Hey, I'm using etaoin to do some scraping, is there any way that I can get the text of a the tooltip caused by an active element? Such as the attached media where I want "Tuesday, November 7, 2023 at 7:19 PM" I tried to use OCR but the screenshot quality from etaoin is too low and I haven't found a way to zoom in the view. Any help with either approaches?

lread12:11:52

Hi @U03QTHYKXK7 do you have an example public web page? What web browser are you using?

Adham Omran12:11:45

Yes this https://www.facebook.com/Cognitect/posts/pfbid0oWQuewGELmYMLiVELC6e93iyfZZcwHYT3xVSeLwRX7j24WNPi9VfGkJ4HjgpbtMUl shows it. By hovering over "July 17, 2018" by mouse or getting there by invoking

(e/fill-active driver
               (k/chord k/tab))
until you get there

lread12:11:57

Oh, I don't have a Facebook account and have no plans to ever have one.

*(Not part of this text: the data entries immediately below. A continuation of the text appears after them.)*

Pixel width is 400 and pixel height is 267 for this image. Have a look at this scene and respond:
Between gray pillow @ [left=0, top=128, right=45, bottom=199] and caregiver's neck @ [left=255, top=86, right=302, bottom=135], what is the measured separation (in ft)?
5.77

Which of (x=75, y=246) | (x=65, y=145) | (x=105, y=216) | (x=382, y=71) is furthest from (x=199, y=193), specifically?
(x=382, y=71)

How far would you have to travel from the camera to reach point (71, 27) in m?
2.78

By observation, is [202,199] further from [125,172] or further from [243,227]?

Would you happen to have another example?

Adham Omran12:11:35

This shouldn't require a Facebook account, I can open it with Etaoin and clear the login prompt, let me supply a minimal example

lread12:11:06

Oh ya, ok, I see

lread12:11:27

I'm still sipping my first coffee of the day, will take a peek sometime soon.

Adham Omran12:11:13

(def driver (e/firefox))
(e/go driver "")
;; Remove the login prompt
(e/click driver
         [{:css ".xc9qbxq > i:nth-child(1)"}])
;; Tab to the date
(repeatedly 8
              (fn []
                (e/fill-active driver
                               (k/chord k/tab))))

Adham Omran12:11:46

@UE21H2HHD I'm sipping my second coffee so all good, thanks!

Adham Omran13:11:46

Slack has something similar, when I inspect element I find a data-ts attribute with a unix timestamp as its value but I am unable to find a similar thing in the FB one. They also both show an event button in the Firefox Inspector.

lread13:11:52

@U03QTHYKXK7, it is a bit tricky because the DOM is manipulated on hover. I fiddled with the browser inspector and saw the parent element dynamically gets an aria-describedy attribute on link hover, this, in turn, seems to point to an element that has the full date text. Here's what I tacked onto the end of your example above:

(let [parent-el (e/query driver :active "..")
      describe-elem-id (e/get-element-attr-el driver parent-el "aria-describedby") ]
  (e/get-element-text driver {:id describe-elem-id}))
;; => "Tuesday, July 17, 2018 at 10:47 AM"
Does that work for you?

lread13:11:48

To note: this seems to be returning the full date in the local time zone.

Adham Omran14:11:01

Yes this works for me! Didn't think to monitor the DOM as I hover over it, I'll try to learn to do this and add it to my toolbelt, thank you for your time and help No worries about the local time zone that can be fixed after parsing, the big thing is learn here is to work with a dynamic DOM I have one question, what does the syntax ".." mean here? Is it a sort of catch-all classes?

lread14:11:54

It means parent. So (e/query driver :active "..") asks for the parent element of the current active element.

Adham Omran14:11:46

I see and I did some googling and this looks it comes form an https://stackoverflow.com/questions/28237694/xpath-get-parent-node-from-child-nodesyntax, am I correct?

lread14:11:45

Yep, the .. is an XPath thing.

Adham Omran14:11:13

Understood, I need to sit down for these details soon since I'll be working more with Etaoin, my approach at the moment is Ctrl-F through the -amazingly well written- guide, thank you again this clears all my questions

lread14:11:54

Glad to be of help! Drop by anytime if you get stuck again.